::: ФРАГМЕНТ ДОКУМЕНТА

Отрывок из статьи Валерия Подгузова «О мотивах человеческой деятельности».
Несмотря на то, что растёт число задач, которые современная наука решает во многих областях абсолютно надёжно, одним из нерешенных и самых сложных вопросов массового сознания переходного периода является вопрос о мотивах человеческой деятельности в условиях перехода от низшей к высшей фазе коммунизма и при полном коммунизме.
Не сложно догадаться, какие мотивы будут двигать людьми, уже привыкшими к капиталистической, подконтрольной потогонной дисциплине труда в начале переходного периода. По инерции, дисциплина их труда и при социализме будет пропорциональна чувству ответственности, т.е. страху и личной меркантильной заинтересованности, поскольку прошедшие столетия дали истории ограниченное количество практических примеров труда на основе осознания людьми иных мотивов. В России сегодня, иной раз, пропагандируются лишь примеры общинного труда не на хозяина в русской деревне, а в Средней Азии хороший след в памяти людей оставили т.н. «хошары» декхан. Естественно, о Великом почине, ни слова.
Небогатый арсенал мотивов людей переходного периода, попытался проанализировать Г.Садулаев, в своей апрельской статье текущего года на сайте Публицист.ру.
«Обычный советский житель, — пишет Садулаев, — не верил в наступление коммунизма — и вот почему. Советский житель думал: если всем дадут по потребностям, никто работать вообще не будет, дураков нет. То есть советский житель рассматривал труд в ветхозаветном ключе — как тяжкое обременение земной жизни.
В 20-м веке психология, социология и психоанализ пришли к выводу, что без работы человек не может быть счастлив. Работа нужна не только для прокорма, но и для самоактуализации, для интеграции психических структур и так далее.
То есть «утописты»-коммунисты были правы, когда пытались рассмотреть труд не как неизбежное зло, а как источник радости. В этом смысле «от каждого по способностям» означает не истребование способностей человека для коллективной нужды, а напротив, создание системы, где у каждого будет возможность полностью актуализировать свои способности. А значит, и себя как личность.
Ветхозаветный советский житель не хотел этого понимать, и отстояв скучную вахту на нелюбимой советской работе, очертя голову ехал на электричке на свои шесть соток сажать сад и строить баню: этот свой труд, гораздо более тяжёлый чем официальная занятость, ветхозаветник работой не считал отдыхом. И мечтал о скорой пенсии, чтобы всецело посвятить себя такому отдыху без роздыху».
Во-первых, и Ленин, и Сталин не верили, а твёрдо знали, что с тем человеческим материалом, который достался большевикам от феодально-буржуазной России, коммунизм построить невозможно, что на изжитие мелкобуржуазных мотивов в сознании этих людей потребуются десятилетия, а может быть, и столетие. Поэтому Ленин разработал, а Сталин успел воплотить в жизнь лишь некоторую часть из того, что называется культурной революцией: практически всех научили читать и писать, но только незначительная часть страны научилась думать по-коммунистически.

::::::
::: СТРОКИ ДАННЫХ

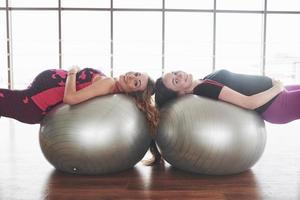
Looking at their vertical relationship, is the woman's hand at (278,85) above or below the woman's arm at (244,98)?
above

::::::

ЧТО СДЕЛАТЬ -
(A) Ответьте на вопросы по отрывку о мотивах человеческой деятельности:
(i) На каком сайте Г. Садулаев опубликовал свою апрельскую статью?
(ii) К какому выводу в 20-м веке пришли психология, социология и психоанализ?
(iii) Чему практически всех научили в ходе культурной революции?
(B) Процитируйте из фрагмента документа место от слов «Небогатый арсенал мотивов» до слов «обременение земной жизни.» включительно.

ОТВЕТЫ ПО ЗАДАНИЯМ -
(A)
(i) На сайте Публицист.ру.
(ii) Без работы человек не может быть счастлив.
(iii) Читать и писать.

(B)
Небогатый арсенал мотивов людей переходного периода, попытался проанализировать Г.Садулаев, в своей апрельской статье текущего года на сайте Публицист.ру.
«Обычный советский житель, — пишет Садулаев, — не верил в наступление коммунизма — и вот почему. Советский житель думал: если всем дадут по потребностям, никто работать вообще не будет, дураков нет. То есть советский житель рассматривал труд в ветхозаветном ключе — как тяжкое обременение земной жизни.